Y haciendo fuerza para soltar la mano de la daga, que Lotario la tenía asida, la
sacó, y guiando su punta por parte que pudiese herir no profundamente, se la entró
y escondió por más arriba de la islilla del lado izquierdo, junto al hombro, y luego
se dejó caer en el suelo, como desmayada.
Estaban Leonela y Lotario suspensos y atónitos de tal suceso, y todavía dudaban de
la verdad de aquel hecho, viendo a Camila tendida en tierra y bañada en su sangre.
Acudió Lotario con mucha presteza, despavorido y sin aliento, a sacar la daga, y en
ver la pequeña herida, salió del temor que hasta entonces tenía, y de nuevo se
admiró de la sagacidad, prudencia y mucha discreción de la hermosa Camila; y, por
acudir con lo que a él le tocaba, comenzó a hacer una larga y triste lamentación
sobre el cuerno de Camila, corno si estuviera difunta, echándose muchas
maldiciones, no sólo a él, sino al que había sido causa de habelle puesto en aquel
término. Y como sabía que le escuchaba su amigo Anselmo, decía cosas que el que
le oyera le tuviera mucha más lástima que a Camila, aunque por muerta la juzgara.

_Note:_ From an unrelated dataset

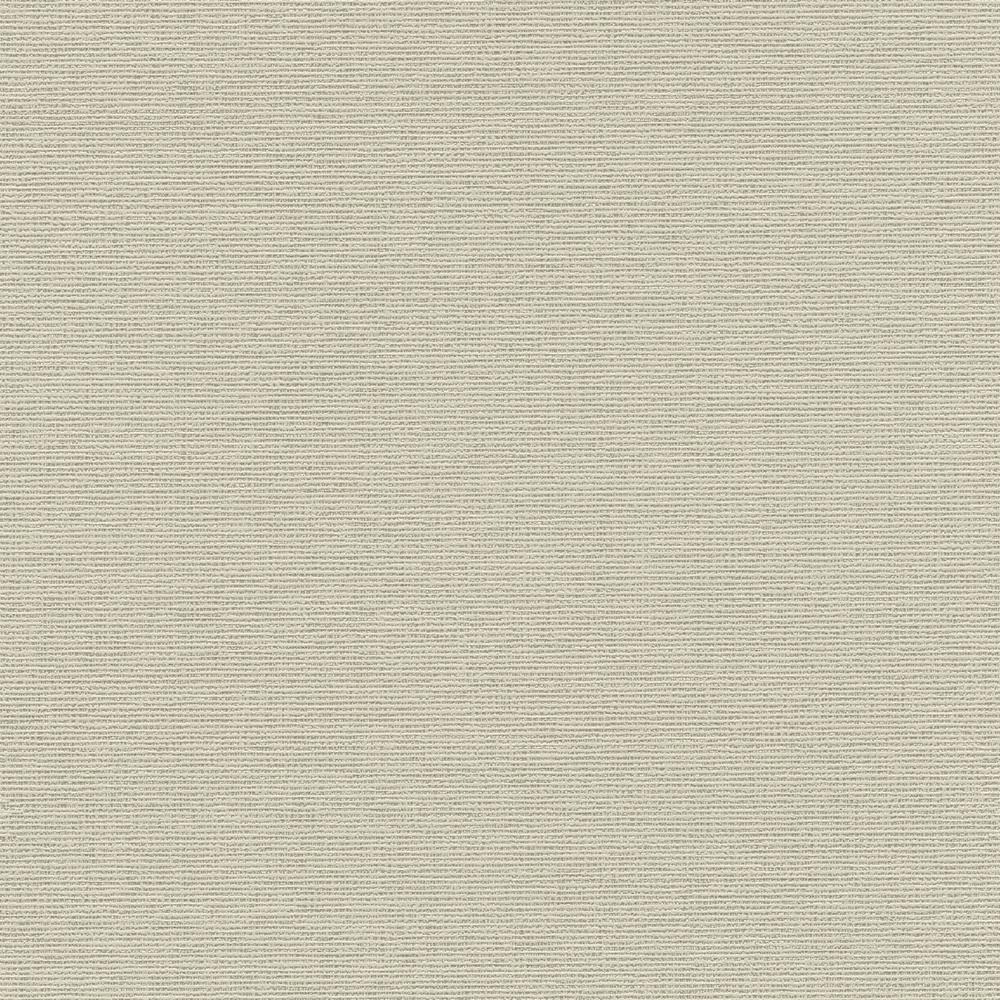 5228 - Papier Expansé sur Intissé Uni Textile Vert Doux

Leonela la tomó en brazos y la puso en el lecho, suplicando a Lotario fuese a buscar
quien secretamente a Camila curase; pedíale asimismo consejo y parecer de lo que
dirían a Anselmo de aquella herida de su señora, si acaso viniese antes que
estuviese sana. El respondió que dijesen lo que quisiesen; que él no estaba para
dar consejo que de provecho fuese; sólo le dijo que procurase tomarle la sangre,
porque él se iba adonde gentes no le viesen. Y con muestras de mucho dolor y
sentimiento, se salió de casa; y cuando se vio solo y en parte donde nadie le veía,
no cesaba de hacerse cruces, maravillándose de la industria de Camila y de los
ademanes tan proprios de Leonela. Consideraba cuán enterado había de quedar
Anselmo de que tenía por mujer a una segunda Porcia, y deseaba verse con él para
celebrar los dos la mentira y la verdad más disimulada que jamás pudiera
imaginarse.
Leonela tomó, como se ha dicho, la sangre a su señora, que no era más de aquello
que bastó para acreditar su embuste, y lavando con un poco de vino la herida, se la
ató lo mejor que supo, diciendo tales razones en tanto que la curaba, que aunque
no hubieran precedido otras, bastaran a hacer creer a Anselmo que tenía en Camila
un simulacro de la honestidad. Juntáronse a las palabras de Leonela otras de
Camila, llamándose cobarde y de poco ánimo, pues le había faltado al tiempo que
fuera más necesario tenerle, para quitarse la vida, que tan aborrecida tenía. Pedía
consejo a su doncella si daría, o no, todo aquel suceso a su querido esposo; la cual
le dijo que no se lo dijese, porque le pondría en obligación de vengarse de Lotario,
lo cual no podría ser sin mucho riesgo suyo, y que la buena mujer estaba obligada
a no dar ocasión a su marido a que riñese, sino a quitalle todas aquellas que le
fuese posible. Respondió Camila que le parecía muy bien su parecer, y que ella le
seguiría; pero que en todo caso convenía buscar qué decir a Anselmo de la causa
de aquella herida, que él no podría dejar de ver; a lo que Leonela respondía que
ella, ni aun burlando, no sabía mentir.